**** Information provided ****

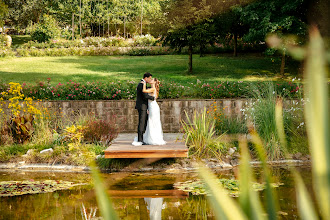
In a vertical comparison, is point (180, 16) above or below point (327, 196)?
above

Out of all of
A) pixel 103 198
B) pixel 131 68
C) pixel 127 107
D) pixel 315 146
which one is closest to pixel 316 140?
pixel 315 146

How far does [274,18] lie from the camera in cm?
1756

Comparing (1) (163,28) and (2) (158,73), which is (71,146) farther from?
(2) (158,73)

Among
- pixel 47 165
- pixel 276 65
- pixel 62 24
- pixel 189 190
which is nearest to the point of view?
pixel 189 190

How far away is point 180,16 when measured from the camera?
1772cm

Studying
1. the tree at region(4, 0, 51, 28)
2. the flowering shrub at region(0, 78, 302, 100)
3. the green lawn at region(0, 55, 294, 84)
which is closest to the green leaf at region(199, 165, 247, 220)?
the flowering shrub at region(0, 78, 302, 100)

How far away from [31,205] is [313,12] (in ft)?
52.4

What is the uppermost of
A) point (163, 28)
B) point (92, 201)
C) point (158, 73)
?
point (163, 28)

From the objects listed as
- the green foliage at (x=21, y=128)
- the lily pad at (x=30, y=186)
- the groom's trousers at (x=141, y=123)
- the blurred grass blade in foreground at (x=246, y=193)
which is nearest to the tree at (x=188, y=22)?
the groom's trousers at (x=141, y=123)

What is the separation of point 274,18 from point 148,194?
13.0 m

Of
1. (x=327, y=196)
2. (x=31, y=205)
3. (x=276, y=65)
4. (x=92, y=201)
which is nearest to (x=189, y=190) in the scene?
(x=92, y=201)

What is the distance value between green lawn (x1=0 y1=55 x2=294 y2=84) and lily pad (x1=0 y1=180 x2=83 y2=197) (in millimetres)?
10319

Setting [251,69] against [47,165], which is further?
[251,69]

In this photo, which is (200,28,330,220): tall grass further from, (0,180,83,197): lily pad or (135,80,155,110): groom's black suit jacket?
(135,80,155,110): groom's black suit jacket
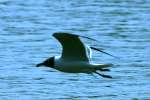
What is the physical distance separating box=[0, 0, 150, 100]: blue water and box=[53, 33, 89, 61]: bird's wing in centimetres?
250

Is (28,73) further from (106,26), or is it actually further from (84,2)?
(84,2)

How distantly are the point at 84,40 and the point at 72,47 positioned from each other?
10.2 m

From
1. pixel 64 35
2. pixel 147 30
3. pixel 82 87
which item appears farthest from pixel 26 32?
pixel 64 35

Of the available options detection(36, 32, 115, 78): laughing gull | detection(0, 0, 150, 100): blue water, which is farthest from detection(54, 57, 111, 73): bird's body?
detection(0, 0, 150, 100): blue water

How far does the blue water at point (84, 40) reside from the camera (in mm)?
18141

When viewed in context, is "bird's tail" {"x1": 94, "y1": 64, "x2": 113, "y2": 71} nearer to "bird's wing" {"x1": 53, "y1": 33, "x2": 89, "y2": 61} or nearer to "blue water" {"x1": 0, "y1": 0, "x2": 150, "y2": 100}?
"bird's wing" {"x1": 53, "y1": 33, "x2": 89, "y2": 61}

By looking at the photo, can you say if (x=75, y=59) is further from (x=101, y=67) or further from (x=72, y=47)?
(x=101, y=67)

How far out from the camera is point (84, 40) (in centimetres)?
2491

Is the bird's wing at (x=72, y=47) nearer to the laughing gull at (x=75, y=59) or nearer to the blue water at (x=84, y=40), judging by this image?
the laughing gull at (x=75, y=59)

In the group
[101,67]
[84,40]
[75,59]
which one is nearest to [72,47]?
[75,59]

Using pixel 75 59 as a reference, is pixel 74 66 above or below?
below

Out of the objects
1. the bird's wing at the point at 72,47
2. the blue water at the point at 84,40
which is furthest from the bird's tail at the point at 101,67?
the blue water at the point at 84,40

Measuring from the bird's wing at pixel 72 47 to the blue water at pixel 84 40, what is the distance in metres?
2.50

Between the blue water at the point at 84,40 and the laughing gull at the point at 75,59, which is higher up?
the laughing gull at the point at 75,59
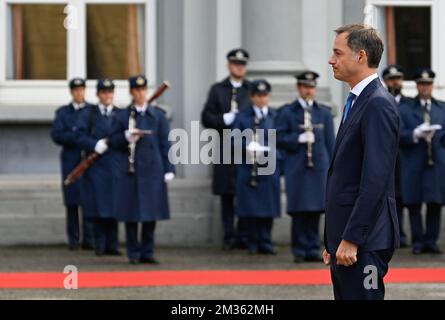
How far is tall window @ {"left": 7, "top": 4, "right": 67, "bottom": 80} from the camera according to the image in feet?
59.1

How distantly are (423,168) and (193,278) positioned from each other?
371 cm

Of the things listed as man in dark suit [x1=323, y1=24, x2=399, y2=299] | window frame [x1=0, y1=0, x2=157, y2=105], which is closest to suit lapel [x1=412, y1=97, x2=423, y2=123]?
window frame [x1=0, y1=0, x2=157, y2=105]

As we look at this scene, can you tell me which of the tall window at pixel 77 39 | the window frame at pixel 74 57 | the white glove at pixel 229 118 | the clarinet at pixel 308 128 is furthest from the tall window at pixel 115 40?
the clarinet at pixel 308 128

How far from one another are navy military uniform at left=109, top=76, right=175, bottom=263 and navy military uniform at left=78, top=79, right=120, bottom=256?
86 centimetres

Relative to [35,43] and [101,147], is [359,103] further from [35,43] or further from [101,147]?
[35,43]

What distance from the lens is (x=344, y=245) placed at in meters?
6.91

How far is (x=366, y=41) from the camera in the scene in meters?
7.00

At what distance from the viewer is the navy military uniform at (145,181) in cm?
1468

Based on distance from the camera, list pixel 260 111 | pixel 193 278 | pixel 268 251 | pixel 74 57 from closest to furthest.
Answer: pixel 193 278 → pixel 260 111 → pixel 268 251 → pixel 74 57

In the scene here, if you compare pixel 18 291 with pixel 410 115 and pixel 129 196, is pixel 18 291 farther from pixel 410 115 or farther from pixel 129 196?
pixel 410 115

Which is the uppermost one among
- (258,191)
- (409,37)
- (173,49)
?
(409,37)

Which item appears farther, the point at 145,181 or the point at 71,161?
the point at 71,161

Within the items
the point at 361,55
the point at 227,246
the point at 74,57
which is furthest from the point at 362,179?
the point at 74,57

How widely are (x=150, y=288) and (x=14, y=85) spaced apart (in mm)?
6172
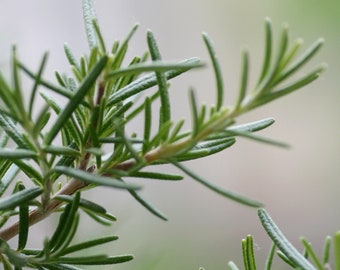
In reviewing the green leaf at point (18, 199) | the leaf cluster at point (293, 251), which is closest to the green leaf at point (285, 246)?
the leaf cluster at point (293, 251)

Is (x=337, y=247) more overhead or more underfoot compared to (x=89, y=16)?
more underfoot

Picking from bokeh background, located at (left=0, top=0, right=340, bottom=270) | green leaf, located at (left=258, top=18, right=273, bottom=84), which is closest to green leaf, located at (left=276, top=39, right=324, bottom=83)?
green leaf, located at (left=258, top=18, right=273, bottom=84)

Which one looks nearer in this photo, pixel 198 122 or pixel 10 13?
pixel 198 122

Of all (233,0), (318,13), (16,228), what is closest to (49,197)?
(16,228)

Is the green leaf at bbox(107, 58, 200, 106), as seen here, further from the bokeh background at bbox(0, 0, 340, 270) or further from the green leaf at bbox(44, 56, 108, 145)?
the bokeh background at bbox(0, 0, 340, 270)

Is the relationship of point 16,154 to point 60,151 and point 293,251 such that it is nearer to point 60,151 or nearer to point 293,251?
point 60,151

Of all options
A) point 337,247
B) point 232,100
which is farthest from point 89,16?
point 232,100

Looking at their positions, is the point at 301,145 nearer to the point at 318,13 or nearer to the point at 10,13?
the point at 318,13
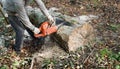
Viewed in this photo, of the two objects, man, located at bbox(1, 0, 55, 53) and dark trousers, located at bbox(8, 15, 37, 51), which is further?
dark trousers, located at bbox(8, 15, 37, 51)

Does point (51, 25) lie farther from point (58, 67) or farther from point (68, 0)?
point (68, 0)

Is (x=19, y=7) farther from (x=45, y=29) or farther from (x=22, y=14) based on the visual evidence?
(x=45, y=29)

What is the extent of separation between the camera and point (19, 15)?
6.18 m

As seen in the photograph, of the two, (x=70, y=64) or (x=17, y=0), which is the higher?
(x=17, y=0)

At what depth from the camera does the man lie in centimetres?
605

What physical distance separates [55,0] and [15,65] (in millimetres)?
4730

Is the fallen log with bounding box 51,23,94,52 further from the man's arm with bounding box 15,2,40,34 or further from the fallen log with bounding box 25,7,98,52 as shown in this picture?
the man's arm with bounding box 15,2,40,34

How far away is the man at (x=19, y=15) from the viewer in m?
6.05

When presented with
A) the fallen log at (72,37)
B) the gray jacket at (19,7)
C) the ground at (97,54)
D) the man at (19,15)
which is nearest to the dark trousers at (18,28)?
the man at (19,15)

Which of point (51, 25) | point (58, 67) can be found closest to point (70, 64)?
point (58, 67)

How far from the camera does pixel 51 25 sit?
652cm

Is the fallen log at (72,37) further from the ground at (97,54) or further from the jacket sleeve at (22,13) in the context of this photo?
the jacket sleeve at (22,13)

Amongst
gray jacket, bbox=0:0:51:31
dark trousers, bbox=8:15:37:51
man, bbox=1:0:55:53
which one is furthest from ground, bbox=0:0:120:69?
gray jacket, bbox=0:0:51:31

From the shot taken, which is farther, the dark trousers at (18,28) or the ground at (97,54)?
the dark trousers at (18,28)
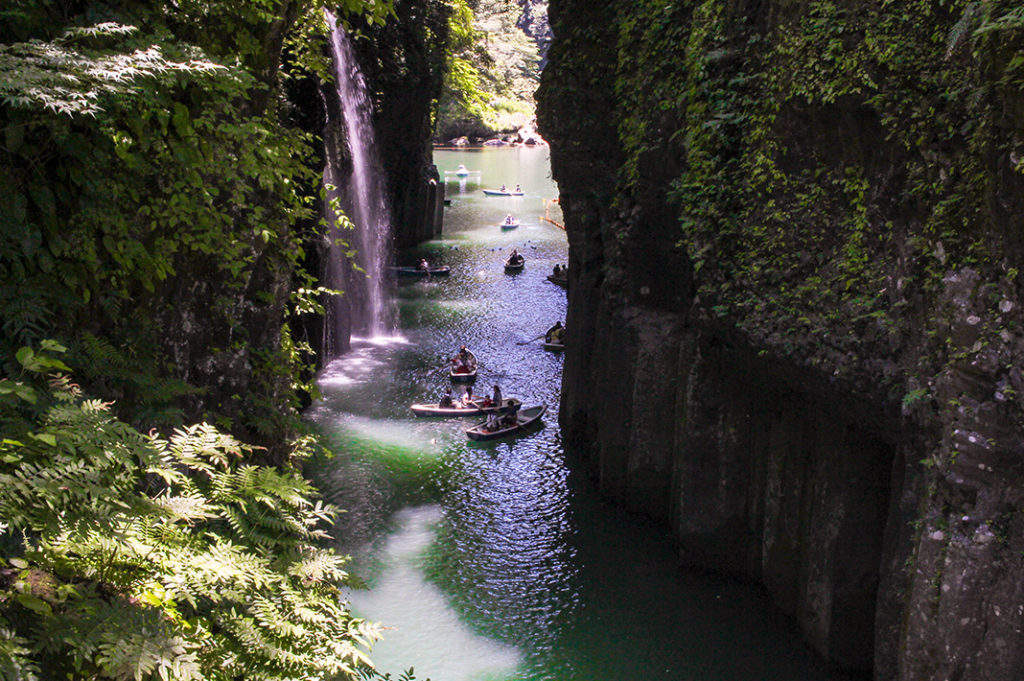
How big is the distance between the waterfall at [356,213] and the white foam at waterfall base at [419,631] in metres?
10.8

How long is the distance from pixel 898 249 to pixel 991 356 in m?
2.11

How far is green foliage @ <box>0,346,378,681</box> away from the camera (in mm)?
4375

****
**** Information provided ****

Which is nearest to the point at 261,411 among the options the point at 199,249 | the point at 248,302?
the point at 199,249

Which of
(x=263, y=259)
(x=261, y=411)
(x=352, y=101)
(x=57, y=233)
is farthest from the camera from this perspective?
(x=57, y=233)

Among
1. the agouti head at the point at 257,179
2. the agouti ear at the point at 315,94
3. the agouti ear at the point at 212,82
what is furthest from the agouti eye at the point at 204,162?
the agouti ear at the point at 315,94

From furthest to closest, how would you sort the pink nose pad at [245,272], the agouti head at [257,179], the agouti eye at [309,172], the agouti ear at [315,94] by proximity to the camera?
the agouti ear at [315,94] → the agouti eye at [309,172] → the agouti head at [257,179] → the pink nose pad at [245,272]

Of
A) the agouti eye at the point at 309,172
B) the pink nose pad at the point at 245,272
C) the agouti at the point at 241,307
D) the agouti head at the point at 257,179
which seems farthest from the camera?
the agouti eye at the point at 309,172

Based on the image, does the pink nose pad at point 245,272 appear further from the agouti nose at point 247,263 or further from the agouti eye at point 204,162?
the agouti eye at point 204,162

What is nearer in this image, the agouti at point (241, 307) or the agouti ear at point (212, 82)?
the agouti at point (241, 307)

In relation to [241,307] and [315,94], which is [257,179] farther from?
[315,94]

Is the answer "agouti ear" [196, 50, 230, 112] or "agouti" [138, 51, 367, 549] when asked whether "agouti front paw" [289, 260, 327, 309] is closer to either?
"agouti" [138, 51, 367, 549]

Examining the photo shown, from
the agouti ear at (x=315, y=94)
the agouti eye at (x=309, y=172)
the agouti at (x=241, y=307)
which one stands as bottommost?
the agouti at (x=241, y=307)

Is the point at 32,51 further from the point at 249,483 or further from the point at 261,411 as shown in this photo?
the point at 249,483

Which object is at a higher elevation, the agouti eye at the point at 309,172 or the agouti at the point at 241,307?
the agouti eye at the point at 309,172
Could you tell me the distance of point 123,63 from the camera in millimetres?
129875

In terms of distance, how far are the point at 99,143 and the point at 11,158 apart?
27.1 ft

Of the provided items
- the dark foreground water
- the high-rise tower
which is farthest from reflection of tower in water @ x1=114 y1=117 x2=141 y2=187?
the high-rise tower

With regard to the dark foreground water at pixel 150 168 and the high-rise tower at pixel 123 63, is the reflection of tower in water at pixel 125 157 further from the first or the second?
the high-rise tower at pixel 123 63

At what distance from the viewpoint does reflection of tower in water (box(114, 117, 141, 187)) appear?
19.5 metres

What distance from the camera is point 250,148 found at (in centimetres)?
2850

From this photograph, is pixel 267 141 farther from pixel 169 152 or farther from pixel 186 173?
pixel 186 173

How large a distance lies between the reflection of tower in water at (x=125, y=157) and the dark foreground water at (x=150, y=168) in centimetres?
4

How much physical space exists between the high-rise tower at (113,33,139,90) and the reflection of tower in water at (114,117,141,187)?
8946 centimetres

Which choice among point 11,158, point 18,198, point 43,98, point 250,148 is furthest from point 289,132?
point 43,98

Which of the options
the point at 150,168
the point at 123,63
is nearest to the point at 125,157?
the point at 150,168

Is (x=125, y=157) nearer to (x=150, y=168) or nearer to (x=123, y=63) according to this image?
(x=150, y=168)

****
**** Information provided ****

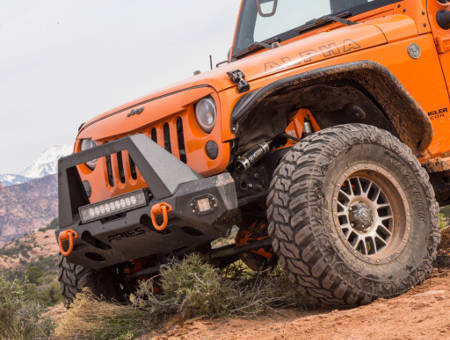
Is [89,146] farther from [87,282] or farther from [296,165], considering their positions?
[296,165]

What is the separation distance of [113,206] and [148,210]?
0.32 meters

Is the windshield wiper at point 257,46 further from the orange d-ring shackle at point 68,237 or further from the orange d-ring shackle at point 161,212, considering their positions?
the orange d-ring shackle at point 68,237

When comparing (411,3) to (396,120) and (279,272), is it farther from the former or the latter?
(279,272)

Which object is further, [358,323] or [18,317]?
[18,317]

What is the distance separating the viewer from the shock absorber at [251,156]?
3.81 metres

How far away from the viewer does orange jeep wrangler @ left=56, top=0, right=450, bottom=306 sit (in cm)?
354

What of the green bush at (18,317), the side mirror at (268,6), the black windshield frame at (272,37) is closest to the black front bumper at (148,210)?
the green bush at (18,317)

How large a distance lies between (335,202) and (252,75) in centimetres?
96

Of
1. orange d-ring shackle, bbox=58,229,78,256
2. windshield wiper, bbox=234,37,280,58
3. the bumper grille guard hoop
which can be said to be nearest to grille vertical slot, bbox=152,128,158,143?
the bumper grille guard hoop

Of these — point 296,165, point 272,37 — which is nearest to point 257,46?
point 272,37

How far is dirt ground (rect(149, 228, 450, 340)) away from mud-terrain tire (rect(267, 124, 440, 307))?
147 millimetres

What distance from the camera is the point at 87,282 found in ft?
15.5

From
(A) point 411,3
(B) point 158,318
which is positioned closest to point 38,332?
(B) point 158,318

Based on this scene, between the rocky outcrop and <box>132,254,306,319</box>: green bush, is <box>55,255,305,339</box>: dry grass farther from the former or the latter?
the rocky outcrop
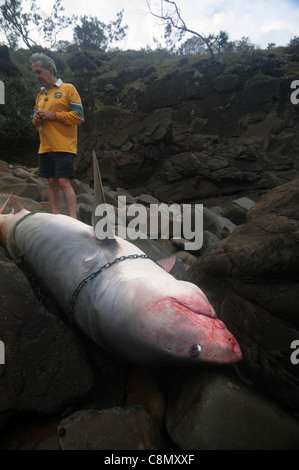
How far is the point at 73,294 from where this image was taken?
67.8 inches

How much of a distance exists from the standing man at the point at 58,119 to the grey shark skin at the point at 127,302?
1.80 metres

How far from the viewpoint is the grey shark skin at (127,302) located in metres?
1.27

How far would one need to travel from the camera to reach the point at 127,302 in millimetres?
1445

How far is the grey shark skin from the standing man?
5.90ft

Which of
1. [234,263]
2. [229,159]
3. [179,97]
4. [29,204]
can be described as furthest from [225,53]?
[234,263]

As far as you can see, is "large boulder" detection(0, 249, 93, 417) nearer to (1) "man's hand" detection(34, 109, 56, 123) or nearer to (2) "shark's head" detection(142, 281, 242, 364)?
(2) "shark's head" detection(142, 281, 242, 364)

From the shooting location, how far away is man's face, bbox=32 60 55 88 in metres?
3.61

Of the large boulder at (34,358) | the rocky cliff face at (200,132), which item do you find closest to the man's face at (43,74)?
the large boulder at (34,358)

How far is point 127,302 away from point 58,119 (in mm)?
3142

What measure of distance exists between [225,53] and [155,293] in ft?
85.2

****

** Work required **
Extract every row above that contains the word "fallen", treating uppercase and lowercase letters as different.

** Final result **
Is the fallen log with bounding box 51,23,94,52 further from the man's arm with bounding box 15,2,40,34 or further from the fallen log with bounding box 25,7,98,52 as shown in this picture?
A) the fallen log at (72,37)
Is the fallen log at (72,37) further from the ground at (97,54) or further from the jacket sleeve at (22,13) in the context of this photo?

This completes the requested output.